Eroğlu bu duruma ne diyor..? - Havadis Gazetesi | Kıbrıs Haber
Perşembe, Mart 28, 2024
Köşe Yazarları

Eroğlu bu duruma ne diyor..?

UBP-DP ittifakı kurulurken, herkes bunun Cumhurbaşkanlığı seçimlerine yönelik olduğu konusunda hemfikirdi. Hatta parti başkanları “ittifak olmaz” diye son ana kadar direttikleri halde, UG’yi oluşturan milletvekilleri bir anlamda “ittifak lobisi” oluşturmuşlardı.
İttifakın ilk adımı, yerel seçimlerdi. Ama bununla kalmayacağı da kulaklara fısıldanmıştı. İleride iki partinin birleşmesinden söz ediliyordu. Hatta belki hükümet bozulacak, UBP’nin yeniden iktidara gelmesi sağlanacaktı.
Özellikle UBP’nin hükümete girme ihtimali, UBP içinde birilerinin ittifak gönüllüsü olmasına da yetmişti. Bakanlık koltuğunu bırakanlar, dört yıl nasıl geçecek diye hayıflanırken, yeni vekillerden bazıları da koltuk rüyaları görmekteydiler.
Alttan girdiler, üstten çıktılar, derme çatma bir ittifak kurdular. Kimin nerede kimi destekleyeceği, nerelerde hangi partinin aday çıkaracağı belliydi. Bunu yaparken tabandan gelen çatlak sesleri susturma adına, “Taban ittifakı destekliyor” mesajları verdiler.
Ama evdeki hesap çarşıya uymadı.
Sağın, aralarında siyasi açıdan hiç bir fark olmayan iki partisi, bir kez daha bir araya gelemeyeceklerini gösterdiler.  
Neden sorusunun cevabı çok açık. Kesinlikle ideolojik değil.  “Bana söz verildi” diyenler yanında, “Partimiz eziliyor” diyenler baş kaldırdı. Adaylar üzerinde tartışmalar yaşandı. Hala daha da Girne gibi bir yerde, aday belirlenemiyor. Belirlenen yerlerde, paralel adaylar boy gösteriyor.

▶ [Verilen Bilgiler]:
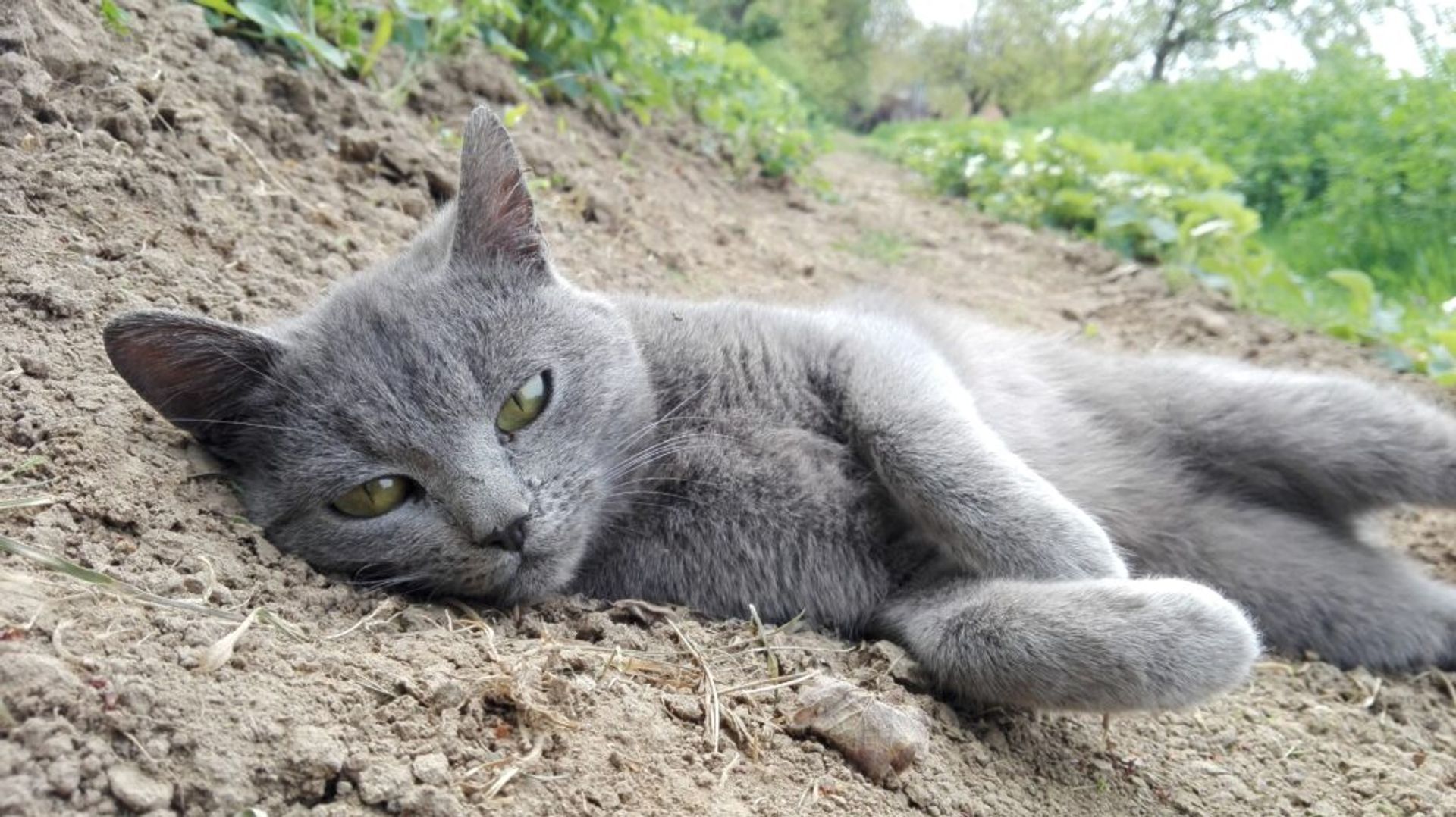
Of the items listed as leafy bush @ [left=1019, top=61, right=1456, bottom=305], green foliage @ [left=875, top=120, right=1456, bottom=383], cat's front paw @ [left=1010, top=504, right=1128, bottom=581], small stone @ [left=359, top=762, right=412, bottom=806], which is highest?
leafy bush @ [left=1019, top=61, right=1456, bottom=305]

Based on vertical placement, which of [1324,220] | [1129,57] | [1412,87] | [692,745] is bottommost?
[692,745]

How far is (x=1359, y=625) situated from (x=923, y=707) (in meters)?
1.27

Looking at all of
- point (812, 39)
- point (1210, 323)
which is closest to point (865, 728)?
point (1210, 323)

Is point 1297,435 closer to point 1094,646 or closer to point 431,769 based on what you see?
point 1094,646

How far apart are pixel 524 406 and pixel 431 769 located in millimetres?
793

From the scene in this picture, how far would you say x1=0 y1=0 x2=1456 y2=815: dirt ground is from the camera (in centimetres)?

▶ [Görevler]:
#1 İttifak yazısında "UBP-DP ittifakı kurulurken, herkes" ile başlayıp "iktidara gelmesi sağlanacaktı." ile biten kısmı hiç değiştirmeden yeniden yazın.
#2 UBP-DP ittifakı üzerine yazılan yazıyı kaldığı yerden sürdürün.
Kayıtlar, metinden ayrı bir malzemedir.

▶ [Çözülen Görevler]:
#1
UBP-DP ittifakı kurulurken, herkes bunun Cumhurbaşkanlığı seçimlerine yönelik olduğu konusunda hemfikirdi. Hatta parti başkanları “ittifak olmaz” diye son ana kadar direttikleri halde, UG’yi oluşturan milletvekilleri bir anlamda “ittifak lobisi” oluşturmuşlardı.
İttifakın ilk adımı, yerel seçimlerdi. Ama bununla kalmayacağı da kulaklara fısıldanmıştı. İleride iki partinin birleşmesinden söz ediliyordu. Hatta belki hükümet bozulacak, UBP’nin yeniden iktidara gelmesi sağlanacaktı.

#2
Yani düşünün siz, Girne’de DP, allameyi cihan bir aday da bulsa, bundan sonra UBP’lilerin o adaya oy vermesi mümkün müdür? Lefke, Güzelyurt aynı durumda. Küçük yerleşim yerleri ha keza.
Güzelyurt ve Lefke’de 200 kişinin DP’den istifa ya da Başkan’a muhtıra verme noktasına gelmesi, tartışmaların örgütler bazında şiddetle devam ettiğinin göstergesi.
Bu maya tutmadı, bu kesin. Ancak benim merak ettiğim, Eroğlu’nun pozisyonu. Önünde bir yıl sonra Cumhurbaşkanlığı seçimi var. Kendisini kayıtsız şartsız olarak aday gösteren iki parti, birbirine girmiş durumda. Acaba bu Eroğlu’nun siyasi hayatında yaşadığı ilk hayal kırıklığı mı olacak?
Her ne kadar partilerin hem tabanları hem de yönetim kademeleriyle yakın temas içinde olsa da, yemeklerine katılmaktan kaçınmasa da, tabana bazı şeyleri dikte etmekte zorlanıyor mu?
Yoksa acaba, geçmişte olduğu gibi, biri iktidarda, biri muhalefette iki ayrı partinin adayı olmanın avantajını görüp, ona göre mi hareket hattı belirliyor..?
Varsın, bunu da “ittifak” diye diye yollara dökülenler düşünsün…

 


YERİN KULAĞI VAR

MESAJ HERKESE: Türkiye’nin AB Bakanı Mevlüt Çavuşoğlu’nun, Kıbrıs konusunun iç siyasette heba edilmemesi gerektiği yönündeki açıklaması, tüm partilere verilen bir mesajdı. Bir yandan “UBP’nin prensipleriyle anlaşma olacak” diyen Cumhurbaşkanı’na, diğer yandan sürecin dışında kaldık diyen CTP’ye… Kapalı kapılar ardında neler konuşulduğunu bilmesek de, ben bu ziyareti, iki başlılığa son verme ziyareti olarak değerlendirdim.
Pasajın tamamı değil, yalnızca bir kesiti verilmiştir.